Context windows got bigger. Two million tokens, then ten million (e.g. Llama 4 Scout). The marketing said the problem was solved. Then your agent started forgetting things in turn fifty, hallucinating details that were never in the prompt, and degrading on tasks it nailed an hour ago.

The bottleneck moved from getting a bigger window to filling the one you have with the right tokens, in the right order, at the right time. Andrej Karpathy pinned a name on it in mid-2025: context engineering. The working definition: the strategies for curating and maintaining the optimal set of tokens the model sees during inference. Prompt engineering was about wording. Context engineering is about everything that lands in the model's view.

Prompts still matter

The prompt is a subset of context, and it's the part you most directly control. A bad prompt still wrecks everything downstream, no matter how clever the rest of your pipeline is.

Two ways prompts go wrong.

The first: cramming the prompt with hard rules that try to cover every case. The agent becomes brittle and falls apart the first time a user does something the rules didn't anticipate.

You are a customer support agent.

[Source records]
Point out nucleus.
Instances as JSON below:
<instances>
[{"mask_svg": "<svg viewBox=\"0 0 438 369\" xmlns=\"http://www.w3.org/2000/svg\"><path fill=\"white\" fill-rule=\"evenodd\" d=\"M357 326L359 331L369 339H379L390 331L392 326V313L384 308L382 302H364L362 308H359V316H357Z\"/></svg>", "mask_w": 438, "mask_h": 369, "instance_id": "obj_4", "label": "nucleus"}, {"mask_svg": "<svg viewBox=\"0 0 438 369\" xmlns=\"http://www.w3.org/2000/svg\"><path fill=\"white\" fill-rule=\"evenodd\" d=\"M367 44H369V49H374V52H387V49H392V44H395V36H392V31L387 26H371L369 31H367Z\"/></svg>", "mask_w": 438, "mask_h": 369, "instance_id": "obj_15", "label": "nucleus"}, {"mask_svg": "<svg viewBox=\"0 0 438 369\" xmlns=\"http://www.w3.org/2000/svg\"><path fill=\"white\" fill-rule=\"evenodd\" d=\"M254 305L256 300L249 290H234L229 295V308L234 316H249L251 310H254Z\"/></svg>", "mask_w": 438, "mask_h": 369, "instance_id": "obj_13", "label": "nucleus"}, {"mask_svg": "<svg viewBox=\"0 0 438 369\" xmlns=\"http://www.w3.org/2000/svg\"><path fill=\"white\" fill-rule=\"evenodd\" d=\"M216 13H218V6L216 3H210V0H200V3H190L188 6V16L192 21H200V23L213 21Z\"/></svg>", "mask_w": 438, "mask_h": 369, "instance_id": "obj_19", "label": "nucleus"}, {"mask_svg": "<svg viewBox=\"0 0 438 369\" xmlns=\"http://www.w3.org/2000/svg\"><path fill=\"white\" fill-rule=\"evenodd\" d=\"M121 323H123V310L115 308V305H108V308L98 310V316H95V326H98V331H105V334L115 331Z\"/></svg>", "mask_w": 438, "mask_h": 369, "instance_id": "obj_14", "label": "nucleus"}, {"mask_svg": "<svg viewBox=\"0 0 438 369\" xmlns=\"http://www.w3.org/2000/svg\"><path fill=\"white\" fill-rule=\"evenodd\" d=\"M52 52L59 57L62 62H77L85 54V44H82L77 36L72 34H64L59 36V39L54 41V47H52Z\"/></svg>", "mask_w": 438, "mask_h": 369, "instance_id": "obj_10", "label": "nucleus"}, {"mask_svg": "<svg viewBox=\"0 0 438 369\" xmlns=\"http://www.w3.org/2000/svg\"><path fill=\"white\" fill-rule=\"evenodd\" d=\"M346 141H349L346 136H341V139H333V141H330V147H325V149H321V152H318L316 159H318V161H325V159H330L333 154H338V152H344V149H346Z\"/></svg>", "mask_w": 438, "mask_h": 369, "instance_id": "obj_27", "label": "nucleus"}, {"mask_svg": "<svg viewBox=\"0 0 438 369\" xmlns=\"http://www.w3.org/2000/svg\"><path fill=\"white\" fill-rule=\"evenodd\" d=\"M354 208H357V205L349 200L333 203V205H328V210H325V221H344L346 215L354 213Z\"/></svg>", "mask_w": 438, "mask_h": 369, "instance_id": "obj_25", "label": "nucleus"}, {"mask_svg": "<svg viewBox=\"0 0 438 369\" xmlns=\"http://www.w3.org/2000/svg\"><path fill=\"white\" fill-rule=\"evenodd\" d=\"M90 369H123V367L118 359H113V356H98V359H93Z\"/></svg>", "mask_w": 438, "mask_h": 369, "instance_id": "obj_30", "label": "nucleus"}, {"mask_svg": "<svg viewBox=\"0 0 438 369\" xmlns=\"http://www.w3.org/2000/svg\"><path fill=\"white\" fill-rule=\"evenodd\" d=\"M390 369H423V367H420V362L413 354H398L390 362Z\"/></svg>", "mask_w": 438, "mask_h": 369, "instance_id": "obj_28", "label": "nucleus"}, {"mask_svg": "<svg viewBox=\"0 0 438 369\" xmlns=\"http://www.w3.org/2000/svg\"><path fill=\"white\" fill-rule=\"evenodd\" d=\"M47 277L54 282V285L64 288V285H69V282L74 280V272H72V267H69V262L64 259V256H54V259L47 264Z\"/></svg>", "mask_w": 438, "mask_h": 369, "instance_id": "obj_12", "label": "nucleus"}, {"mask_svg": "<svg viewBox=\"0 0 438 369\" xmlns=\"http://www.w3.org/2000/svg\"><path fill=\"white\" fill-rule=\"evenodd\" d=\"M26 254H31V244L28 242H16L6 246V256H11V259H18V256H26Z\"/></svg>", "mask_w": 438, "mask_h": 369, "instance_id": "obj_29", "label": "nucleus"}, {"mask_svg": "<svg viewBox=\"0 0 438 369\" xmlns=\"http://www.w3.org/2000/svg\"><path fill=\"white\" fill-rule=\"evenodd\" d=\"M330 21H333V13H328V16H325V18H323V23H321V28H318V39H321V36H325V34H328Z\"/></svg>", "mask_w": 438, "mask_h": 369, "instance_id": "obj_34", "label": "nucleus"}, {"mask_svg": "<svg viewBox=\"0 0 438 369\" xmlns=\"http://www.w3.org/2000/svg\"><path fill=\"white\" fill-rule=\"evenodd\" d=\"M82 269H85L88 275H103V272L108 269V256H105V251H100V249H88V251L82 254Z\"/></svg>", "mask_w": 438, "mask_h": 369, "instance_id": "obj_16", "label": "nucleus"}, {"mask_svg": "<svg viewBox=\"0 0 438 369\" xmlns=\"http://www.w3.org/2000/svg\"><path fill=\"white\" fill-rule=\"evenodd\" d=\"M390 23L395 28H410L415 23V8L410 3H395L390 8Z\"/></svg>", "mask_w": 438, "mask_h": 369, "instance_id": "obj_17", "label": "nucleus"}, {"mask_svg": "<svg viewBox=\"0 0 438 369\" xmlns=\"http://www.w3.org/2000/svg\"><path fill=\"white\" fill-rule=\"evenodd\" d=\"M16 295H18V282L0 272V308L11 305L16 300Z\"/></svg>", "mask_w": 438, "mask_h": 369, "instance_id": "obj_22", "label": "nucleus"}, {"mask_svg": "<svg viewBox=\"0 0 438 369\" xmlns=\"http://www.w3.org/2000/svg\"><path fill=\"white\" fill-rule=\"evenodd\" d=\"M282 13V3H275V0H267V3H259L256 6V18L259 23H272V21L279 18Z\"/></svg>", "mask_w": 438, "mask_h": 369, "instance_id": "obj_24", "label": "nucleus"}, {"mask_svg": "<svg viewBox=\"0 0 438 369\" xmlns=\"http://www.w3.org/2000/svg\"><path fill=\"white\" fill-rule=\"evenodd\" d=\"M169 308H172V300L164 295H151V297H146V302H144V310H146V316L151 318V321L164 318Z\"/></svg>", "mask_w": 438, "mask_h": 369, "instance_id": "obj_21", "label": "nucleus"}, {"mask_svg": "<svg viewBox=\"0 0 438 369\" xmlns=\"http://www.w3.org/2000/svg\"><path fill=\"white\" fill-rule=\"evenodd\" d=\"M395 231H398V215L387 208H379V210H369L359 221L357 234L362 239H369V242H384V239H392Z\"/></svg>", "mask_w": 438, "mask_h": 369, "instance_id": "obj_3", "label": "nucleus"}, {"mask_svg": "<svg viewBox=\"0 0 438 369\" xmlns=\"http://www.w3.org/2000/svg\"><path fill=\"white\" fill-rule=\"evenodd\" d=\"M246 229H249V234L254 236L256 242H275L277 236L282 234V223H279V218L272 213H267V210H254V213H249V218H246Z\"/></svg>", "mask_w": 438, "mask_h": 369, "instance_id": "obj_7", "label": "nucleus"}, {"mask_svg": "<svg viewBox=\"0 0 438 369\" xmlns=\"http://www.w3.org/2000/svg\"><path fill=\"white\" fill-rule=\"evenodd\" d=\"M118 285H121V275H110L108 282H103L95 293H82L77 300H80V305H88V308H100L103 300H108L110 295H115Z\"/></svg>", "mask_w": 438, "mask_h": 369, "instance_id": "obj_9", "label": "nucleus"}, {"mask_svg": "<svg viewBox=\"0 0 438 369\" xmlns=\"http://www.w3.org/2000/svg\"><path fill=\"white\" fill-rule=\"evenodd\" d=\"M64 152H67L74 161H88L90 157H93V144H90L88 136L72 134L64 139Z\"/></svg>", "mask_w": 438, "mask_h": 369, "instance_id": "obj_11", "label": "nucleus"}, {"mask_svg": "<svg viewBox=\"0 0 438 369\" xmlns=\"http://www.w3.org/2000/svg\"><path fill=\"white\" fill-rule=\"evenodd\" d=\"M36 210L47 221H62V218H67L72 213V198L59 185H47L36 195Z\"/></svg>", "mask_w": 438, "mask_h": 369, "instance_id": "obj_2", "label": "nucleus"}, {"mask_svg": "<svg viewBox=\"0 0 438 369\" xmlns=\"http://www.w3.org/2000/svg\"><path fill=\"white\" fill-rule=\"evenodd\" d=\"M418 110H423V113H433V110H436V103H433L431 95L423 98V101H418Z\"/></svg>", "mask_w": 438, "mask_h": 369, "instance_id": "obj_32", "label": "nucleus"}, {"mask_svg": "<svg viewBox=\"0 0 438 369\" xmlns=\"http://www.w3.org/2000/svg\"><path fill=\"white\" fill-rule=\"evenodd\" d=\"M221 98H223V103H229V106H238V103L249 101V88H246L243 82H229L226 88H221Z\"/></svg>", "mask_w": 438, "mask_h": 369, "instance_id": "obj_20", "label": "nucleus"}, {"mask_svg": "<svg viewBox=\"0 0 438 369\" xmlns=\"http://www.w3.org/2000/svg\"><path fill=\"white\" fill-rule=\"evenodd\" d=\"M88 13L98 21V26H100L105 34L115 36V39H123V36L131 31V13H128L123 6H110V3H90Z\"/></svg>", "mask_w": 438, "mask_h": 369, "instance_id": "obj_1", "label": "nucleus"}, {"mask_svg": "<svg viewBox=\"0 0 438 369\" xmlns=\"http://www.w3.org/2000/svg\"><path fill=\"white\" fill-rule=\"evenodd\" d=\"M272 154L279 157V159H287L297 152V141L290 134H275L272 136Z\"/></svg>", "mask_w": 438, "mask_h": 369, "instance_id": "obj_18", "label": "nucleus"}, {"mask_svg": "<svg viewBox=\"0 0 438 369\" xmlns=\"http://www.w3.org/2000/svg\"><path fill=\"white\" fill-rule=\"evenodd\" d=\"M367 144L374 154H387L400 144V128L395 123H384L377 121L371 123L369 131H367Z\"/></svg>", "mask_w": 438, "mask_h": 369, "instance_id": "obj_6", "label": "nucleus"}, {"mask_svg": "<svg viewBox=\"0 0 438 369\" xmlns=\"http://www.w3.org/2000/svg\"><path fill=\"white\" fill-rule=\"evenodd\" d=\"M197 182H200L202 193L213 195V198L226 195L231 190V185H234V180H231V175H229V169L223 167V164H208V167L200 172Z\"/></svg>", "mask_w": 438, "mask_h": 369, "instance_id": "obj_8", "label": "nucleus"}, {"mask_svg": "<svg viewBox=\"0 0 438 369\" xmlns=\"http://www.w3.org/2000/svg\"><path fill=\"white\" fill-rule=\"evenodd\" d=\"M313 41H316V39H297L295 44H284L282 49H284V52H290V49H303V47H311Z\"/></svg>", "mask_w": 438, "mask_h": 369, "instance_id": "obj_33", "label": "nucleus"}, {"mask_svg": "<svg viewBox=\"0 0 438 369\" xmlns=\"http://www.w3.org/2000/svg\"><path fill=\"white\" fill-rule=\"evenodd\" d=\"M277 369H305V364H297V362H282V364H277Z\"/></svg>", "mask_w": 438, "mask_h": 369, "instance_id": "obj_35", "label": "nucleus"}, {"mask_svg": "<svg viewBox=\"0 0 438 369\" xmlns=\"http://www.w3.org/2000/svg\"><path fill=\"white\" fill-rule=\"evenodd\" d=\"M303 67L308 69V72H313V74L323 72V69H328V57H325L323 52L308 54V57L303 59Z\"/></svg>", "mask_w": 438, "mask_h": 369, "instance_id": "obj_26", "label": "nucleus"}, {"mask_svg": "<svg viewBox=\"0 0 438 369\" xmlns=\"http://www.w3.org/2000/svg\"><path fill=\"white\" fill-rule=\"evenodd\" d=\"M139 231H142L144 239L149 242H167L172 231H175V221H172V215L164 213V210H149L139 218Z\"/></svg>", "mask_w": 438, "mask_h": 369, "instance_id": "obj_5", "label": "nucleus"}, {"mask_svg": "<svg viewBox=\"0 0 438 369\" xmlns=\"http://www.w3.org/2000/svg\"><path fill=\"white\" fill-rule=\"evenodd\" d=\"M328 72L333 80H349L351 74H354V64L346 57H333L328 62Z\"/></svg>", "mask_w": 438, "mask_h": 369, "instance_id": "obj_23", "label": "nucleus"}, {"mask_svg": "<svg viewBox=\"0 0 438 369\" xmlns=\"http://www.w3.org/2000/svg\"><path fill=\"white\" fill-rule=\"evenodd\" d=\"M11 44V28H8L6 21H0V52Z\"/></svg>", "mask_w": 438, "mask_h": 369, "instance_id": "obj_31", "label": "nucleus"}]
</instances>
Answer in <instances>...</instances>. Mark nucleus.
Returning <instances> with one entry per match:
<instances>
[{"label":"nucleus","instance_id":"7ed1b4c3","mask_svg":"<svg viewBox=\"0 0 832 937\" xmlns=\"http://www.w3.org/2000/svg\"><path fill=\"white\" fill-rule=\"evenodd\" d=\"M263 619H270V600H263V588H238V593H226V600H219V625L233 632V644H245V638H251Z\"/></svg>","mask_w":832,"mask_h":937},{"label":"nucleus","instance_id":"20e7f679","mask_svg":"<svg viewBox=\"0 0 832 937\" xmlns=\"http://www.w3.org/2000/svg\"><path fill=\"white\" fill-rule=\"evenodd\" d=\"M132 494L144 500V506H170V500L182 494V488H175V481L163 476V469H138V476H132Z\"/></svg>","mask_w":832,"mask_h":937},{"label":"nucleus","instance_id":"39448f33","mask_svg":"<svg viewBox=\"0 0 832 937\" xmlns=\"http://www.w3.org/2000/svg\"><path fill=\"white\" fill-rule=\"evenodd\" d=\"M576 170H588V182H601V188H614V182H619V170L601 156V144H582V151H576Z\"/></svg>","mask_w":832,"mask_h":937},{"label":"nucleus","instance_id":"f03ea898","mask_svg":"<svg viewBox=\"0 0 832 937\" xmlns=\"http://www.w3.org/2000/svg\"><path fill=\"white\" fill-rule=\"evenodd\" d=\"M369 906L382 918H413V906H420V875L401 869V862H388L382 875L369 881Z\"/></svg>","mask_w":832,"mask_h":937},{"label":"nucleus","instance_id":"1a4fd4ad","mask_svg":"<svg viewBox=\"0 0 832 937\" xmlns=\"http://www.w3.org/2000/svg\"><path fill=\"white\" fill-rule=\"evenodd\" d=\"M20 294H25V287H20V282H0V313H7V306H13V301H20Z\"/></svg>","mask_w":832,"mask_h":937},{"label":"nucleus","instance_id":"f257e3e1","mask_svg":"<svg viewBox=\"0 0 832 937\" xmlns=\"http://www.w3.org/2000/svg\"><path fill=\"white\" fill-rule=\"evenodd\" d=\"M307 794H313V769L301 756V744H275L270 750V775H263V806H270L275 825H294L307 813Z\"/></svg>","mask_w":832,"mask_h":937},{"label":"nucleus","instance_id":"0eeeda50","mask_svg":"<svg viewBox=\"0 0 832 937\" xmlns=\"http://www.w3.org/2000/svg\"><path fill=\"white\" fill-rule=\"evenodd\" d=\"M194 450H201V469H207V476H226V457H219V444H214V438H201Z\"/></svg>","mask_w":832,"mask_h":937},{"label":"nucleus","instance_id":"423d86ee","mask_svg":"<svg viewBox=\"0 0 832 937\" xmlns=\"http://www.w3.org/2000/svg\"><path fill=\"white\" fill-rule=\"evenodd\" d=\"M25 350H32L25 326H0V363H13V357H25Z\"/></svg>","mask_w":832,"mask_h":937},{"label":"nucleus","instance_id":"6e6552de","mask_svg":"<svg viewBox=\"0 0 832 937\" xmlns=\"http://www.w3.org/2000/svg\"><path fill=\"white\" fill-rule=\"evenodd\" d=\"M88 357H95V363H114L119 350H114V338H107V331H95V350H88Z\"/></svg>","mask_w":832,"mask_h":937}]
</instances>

▶ [Problems to work on]
A. According to the context engineering article, who named context engineering, and when?
B. Rewrite the passage of the context engineering article starting with "Prompts still matter" and going on through "prompts go wrong.", switching "pipeline" to "workflow".
C. Pick up the context engineering article after its final sentence and continue writing it.

▶ [List of answers]
A. Andrej Karpathy, in mid-2025.

B.
Prompts still matter

The prompt is a subset of context, and it's the part you most directly control. A bad prompt still wrecks everything downstream, no matter how clever the rest of your workflow is.

Two ways prompts go wrong.

C.
If user mentions billing AND tier=enterprise AND issue has "refund": template B.
If issue has "cancel": template C. If user is angry: escalate immediately.
If question is technical: route to engineering. If sentiment < 0.3: apologize first.
...

The second: writing the prompt so vaguely that the model has nothing specific to go on.

You are a helpful, accurate, and friendly assistant.

The version that works sits in between. Be specific about what the agent does, what tools it has, and how it should behave, but leave room for the model to handle situations you didn't think of. Splitting the prompt into clearly-marked sections (XML tags or Markdown headers) helps the model keep instructions, tool descriptions, and style notes from bleeding into each other.

<role>
You triage customer support issues for a B2B SaaS billing product.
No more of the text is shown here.